In Chapter 5, Stendhal again takes up Rênal's fear of losing Julien to Valenod — a misunderstanding that will later justify Rênal's blindness to Julien's affair with Mme. de Rênal. It is Sorel who, quite by chance, hits upon the threat of a better offer for Julien elsewhere, which gives the old sawyer the upper hand in his bargaining with Rênal. Mme. de Rênal had already suggested this threat in Chapter 3. On that occasion, Rênal seized the danger as an argument — cleverly contrived, he congratulated himself — for moving ahead with his plan to hire Julien.

The church visit adds to the elaboration of Julien's character, permitting Stendhal to speak of his hero's hypocrisy, his best weapon.
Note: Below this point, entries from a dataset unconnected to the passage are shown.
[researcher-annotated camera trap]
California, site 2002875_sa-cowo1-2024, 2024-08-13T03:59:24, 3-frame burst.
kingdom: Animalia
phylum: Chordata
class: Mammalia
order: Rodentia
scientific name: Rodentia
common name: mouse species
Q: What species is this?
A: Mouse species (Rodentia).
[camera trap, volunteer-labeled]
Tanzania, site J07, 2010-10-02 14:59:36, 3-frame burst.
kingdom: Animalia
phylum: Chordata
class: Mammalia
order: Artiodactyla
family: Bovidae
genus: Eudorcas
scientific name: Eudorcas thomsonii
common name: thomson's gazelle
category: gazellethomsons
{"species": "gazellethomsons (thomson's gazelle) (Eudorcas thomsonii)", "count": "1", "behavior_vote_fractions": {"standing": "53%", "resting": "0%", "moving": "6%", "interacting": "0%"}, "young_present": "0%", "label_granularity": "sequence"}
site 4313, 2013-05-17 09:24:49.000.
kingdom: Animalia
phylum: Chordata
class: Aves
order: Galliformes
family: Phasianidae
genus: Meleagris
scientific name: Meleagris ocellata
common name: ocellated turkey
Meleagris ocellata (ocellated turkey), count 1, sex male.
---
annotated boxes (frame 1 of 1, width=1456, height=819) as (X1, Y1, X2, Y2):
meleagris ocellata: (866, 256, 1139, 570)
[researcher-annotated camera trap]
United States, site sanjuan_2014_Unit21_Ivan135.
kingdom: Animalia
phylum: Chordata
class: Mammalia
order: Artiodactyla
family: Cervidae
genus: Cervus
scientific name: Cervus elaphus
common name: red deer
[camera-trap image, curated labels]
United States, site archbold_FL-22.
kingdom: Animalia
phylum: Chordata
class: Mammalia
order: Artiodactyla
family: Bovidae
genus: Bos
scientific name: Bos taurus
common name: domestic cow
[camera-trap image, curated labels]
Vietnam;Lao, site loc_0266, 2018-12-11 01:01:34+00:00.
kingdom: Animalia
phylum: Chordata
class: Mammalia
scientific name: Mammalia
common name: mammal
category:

This permits more exposition, first of the Congregation, then of more details of Julien's relationship with Chénal and of his decision to use the priesthood as a means to success. Julien had witnessed the persecution of Napoleon sympathizers and was forced to keep silent on that subject. In alliance with the "ultra" monarchy, the all-powerful Congregation, a clandestine Jesuit organization, held absolute sway and did not permit dissension.

The art of hypocrisy requires complete self-control. Julien punishes himself for having openly defended Napoleon at a gathering of priests with Chélan. The manner of narration is characteristic of Stendhal: "At one point in the conversation he began fervently to praise Napoleon. He tied his right arm to his chest." Stendhal's psychological analysis sometimes omits transitional thoughts. The causal relationship between the two statements quoted must be supplied by the reader.

A final, very important trait of Julien is his personal honor, his only moral principle. It is called into play when he asks himself in the church if he could be a coward. Here he begins his ritual of self-imposing obstacles which his honor requires that he overcome.

The forewarning that Stendhal intercalates in the form of a scrap of paper (recalling the execution of the historical character who inspired the novel) bearing the ominous warning "the first step" on the other side cannot be taken seriously by the sophisticated reader. It is simply indicative of Stendhal's penchant for the secretive, the mysterious. Its presence cannot be logically explained since Julien's fate is realized without recourse to any supernatural powers. It also underlines Stendhal's intention to be closely inspired by reality in writing fiction.

Stendhal turns briefly to Mme. de Rênal, who is having her own doubts about the imminent arrival of Julien. Her initial and ultimate reception of him will be the subject of the next three chapters so that this final paragraph is transitional.